Single-cell sequencing allows the cells and genes involved in disease to be identified, which is important both in understanding the fundamental biology and in diagnostics and treatment.

“You can imagine if this data comes from a diseased tissue and you want to know which genes, in which cell types, are driving the disease,” Zhang says, “you could look at the transformation from a normal cell population to a diseased population, or from a primary cancer population to a drug-resistant cancer population. This will allow you to identify new disease-relevant cell types that are key players in the process, and the genes that are driving the transition of cell to this type. Knowledge of target cells and target genes are key to developing better therapy.”

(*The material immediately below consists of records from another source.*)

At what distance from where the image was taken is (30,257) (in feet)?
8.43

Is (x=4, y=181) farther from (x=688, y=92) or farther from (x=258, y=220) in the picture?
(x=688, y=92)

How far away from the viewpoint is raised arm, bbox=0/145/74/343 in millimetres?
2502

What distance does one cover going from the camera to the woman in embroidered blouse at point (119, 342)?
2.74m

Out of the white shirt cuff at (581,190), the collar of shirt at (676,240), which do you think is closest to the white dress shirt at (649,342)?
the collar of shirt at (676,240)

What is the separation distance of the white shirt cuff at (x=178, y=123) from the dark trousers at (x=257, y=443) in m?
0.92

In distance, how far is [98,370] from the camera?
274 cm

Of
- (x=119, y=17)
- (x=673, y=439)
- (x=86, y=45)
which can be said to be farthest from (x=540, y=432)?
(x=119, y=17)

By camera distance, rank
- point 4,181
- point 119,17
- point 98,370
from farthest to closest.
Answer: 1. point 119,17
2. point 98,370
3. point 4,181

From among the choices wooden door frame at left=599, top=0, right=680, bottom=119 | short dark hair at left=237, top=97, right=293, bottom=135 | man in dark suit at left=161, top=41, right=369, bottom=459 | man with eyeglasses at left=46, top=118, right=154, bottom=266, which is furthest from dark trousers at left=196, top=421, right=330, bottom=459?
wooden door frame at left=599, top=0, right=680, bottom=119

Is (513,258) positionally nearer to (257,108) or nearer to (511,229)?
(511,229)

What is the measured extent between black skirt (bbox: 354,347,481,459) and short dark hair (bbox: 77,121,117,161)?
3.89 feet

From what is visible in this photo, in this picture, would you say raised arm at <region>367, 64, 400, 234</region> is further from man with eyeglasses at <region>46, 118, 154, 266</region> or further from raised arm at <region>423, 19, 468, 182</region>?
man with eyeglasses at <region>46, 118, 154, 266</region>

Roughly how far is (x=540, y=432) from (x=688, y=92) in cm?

To follow up on this research, the developers of SAVER and DESCEND say they hope to apply these methods to a broad array of single-cell RNA sequencing studies to make more robust and reproducible analyses. The goal of this research, according to Zhang, is to give biologists the tools to squeeze the most out of their single-cell RNA sequencing data.

“Single-cell RNA sequencing has so much potential in the sense that, if this data were clean and you were able to trust it, people would be able to do so much with it,” she says. “The technology has been around for a few years but we’re still trying to grapple with what it can and cannot do. I’m hoping we can contribute by helping people get cleaner, better data and make meaningful inferences using these methods. Seeing signals pop out in the data is exciting.”

Nancy Zhang is a professor of statistics, Mo Huang is a doctoral candidate, and Jingshu Wang is a postdoctoral researcher, all in the Wharton School Statistics Department.